Overall, the study findings highlighted an atypical subpopulation of specialized astrocytes in the adult brain, providing insights into their roles in central nervous system physiology and diseases. These astrocytes have a molecular signature similar to glutamatergic synapses, defining their distribution and functional competence. The findings highlight the functional relevance of these astrocytes, despite their small number, and their potential as therapeutic targets.

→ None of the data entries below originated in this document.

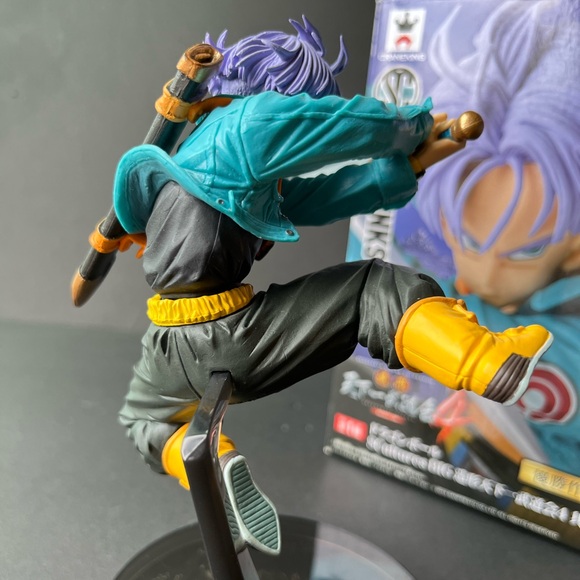 BANDAI BANPRESTO DRAGON BALL SCULTURES COLOSSEUM 4 VOL 5 TRUNKS FIGURE - Picture 7 of 11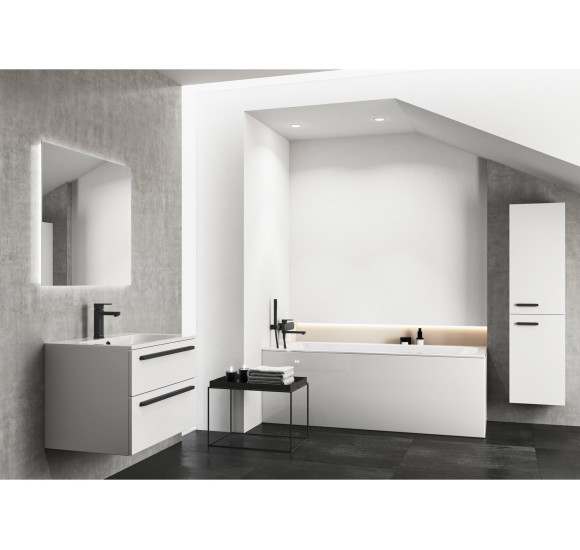 Ravak priekinė apdailos plokštė 180, voniai, pasirinkite spalvą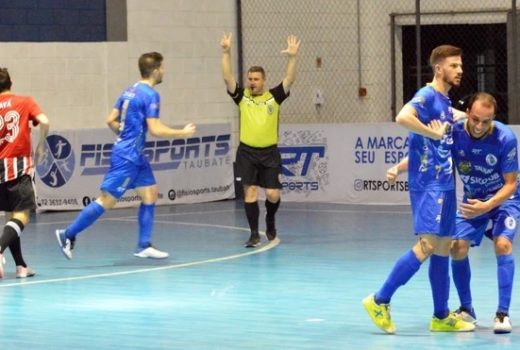 Taubaté Futsal sustenta liderança com goleada 17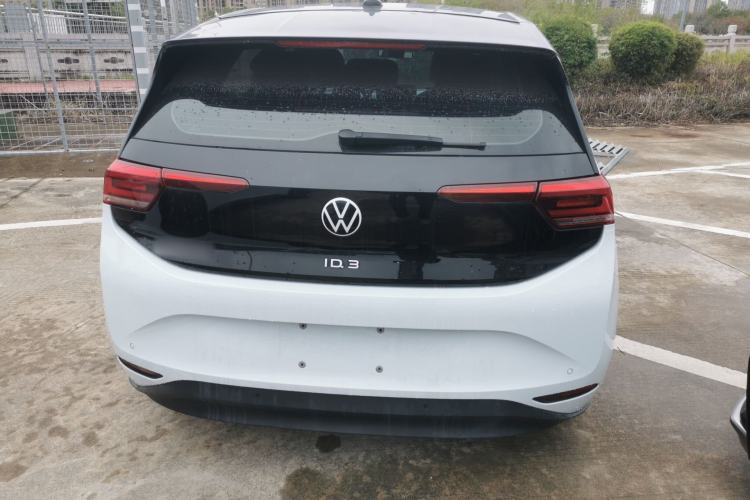 Used Volkswagen ID.3 2023 Upgraded Model Pure Intelligent Enjoyment Version Rear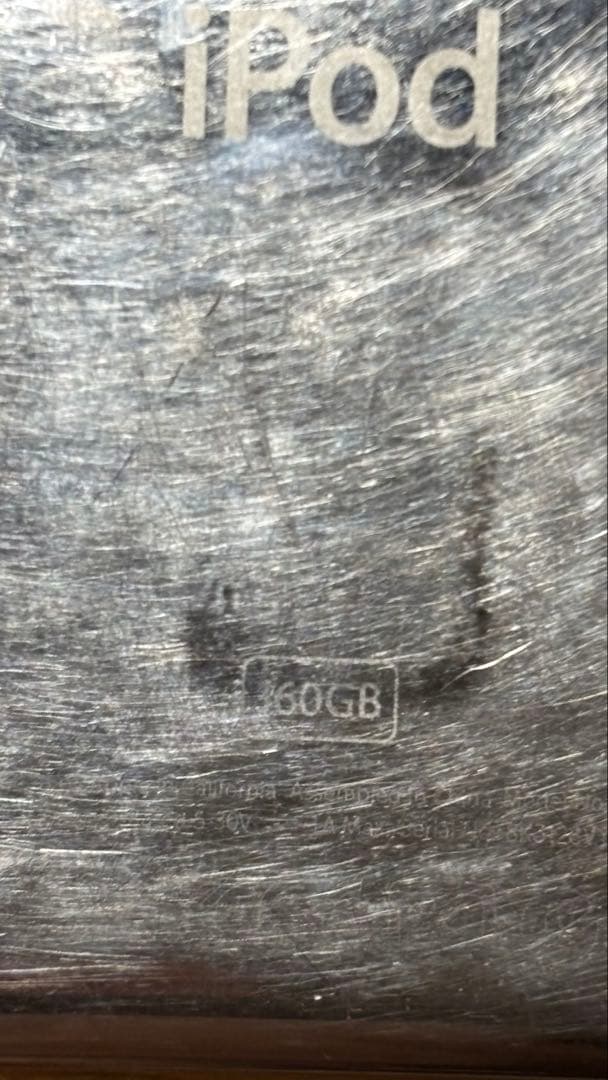 動作品　Apple iPod Classic 160GB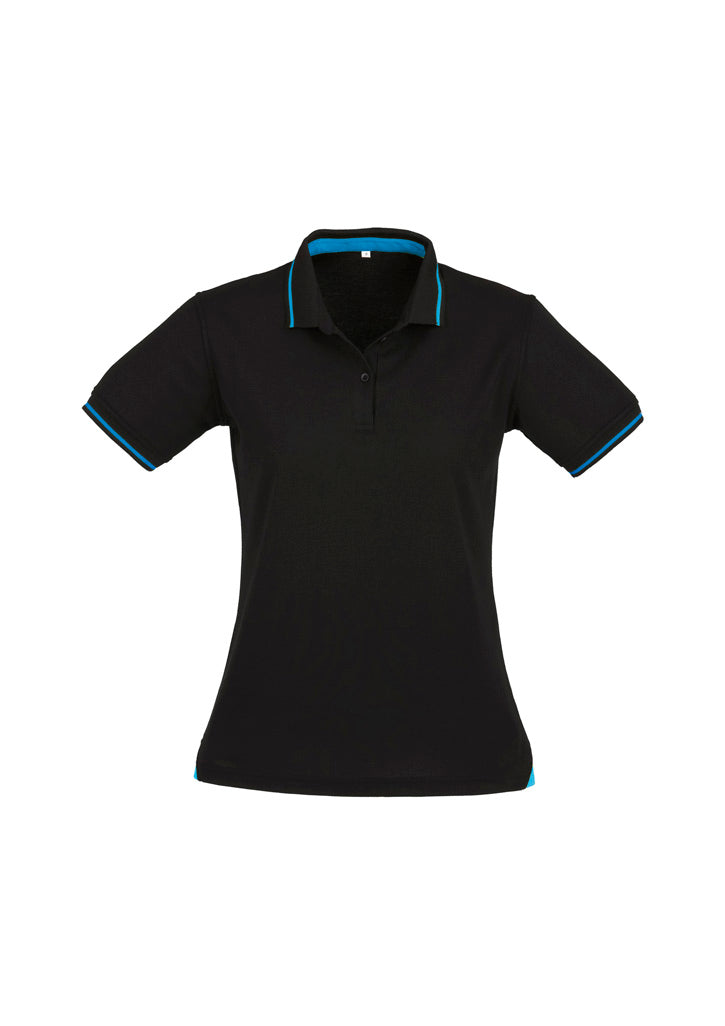 Womens Jet Short Sleeve Polo
P226LS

Professor Andrea Volterra, honorary professor at UNIL and visiting faculty at the Wyss Center, co-director of the study, told us:
Through advancements in molecular techniques, like single-cell transcriptomics, we’ve unveiled a newfound complexity within brain cell classifications. While we traditionally grouped cells into categories like neurons, astrocytes, microglia, and oligodendrocytes, we now know these groups contain subpopulations with unique traits.
What’s particularly intriguing is that some astrocytes possess machinery typically found in neurons, not just at synapses releasing glutamate, but also proteins allowing vesicles to fuse with the plasma membrane, enabling the release of neurotransmitters. This distinctive combination blends astrocytic features with presynaptic neuronal characteristics, especially those associated with glutaminergic neurons.
To assess their significance, we conducted experiments involving the knockout of a crucial protein responsible for loading vesicles with glutamate. The outcomes were clear: astrocytes lacking this protein could no longer release glutamate.
Our investigation extended to circuit function, notably in the hippocampus, where we observed a reduction in long-term potentiation, a vital mechanism for memory formation. Behavioral experiments in mice further demonstrated that while they could learn, memory retrieval became challenging when this specific astrocyte subpopulation was affected.
In the context of epilepsy, we induced an acute seizure model and found that the absence of glutamate release in these astrocytes worsened the seizures. This suggests that these cells play a protective role in preventing the initiation of epileptic seizures, underscoring their physiological importance.
Furthermore, in the nigrostriatal system, responsible for controlling movements and crucial in Parkinson’s disease, we made a remarkable discovery. Dopaminergic neurons were found to be under the influence of this family of glutaminergic astrocytes, affecting the regulation of dopamine release. This finding hints at a physiological homeostatic function that may be compromised in Parkinson’s disease.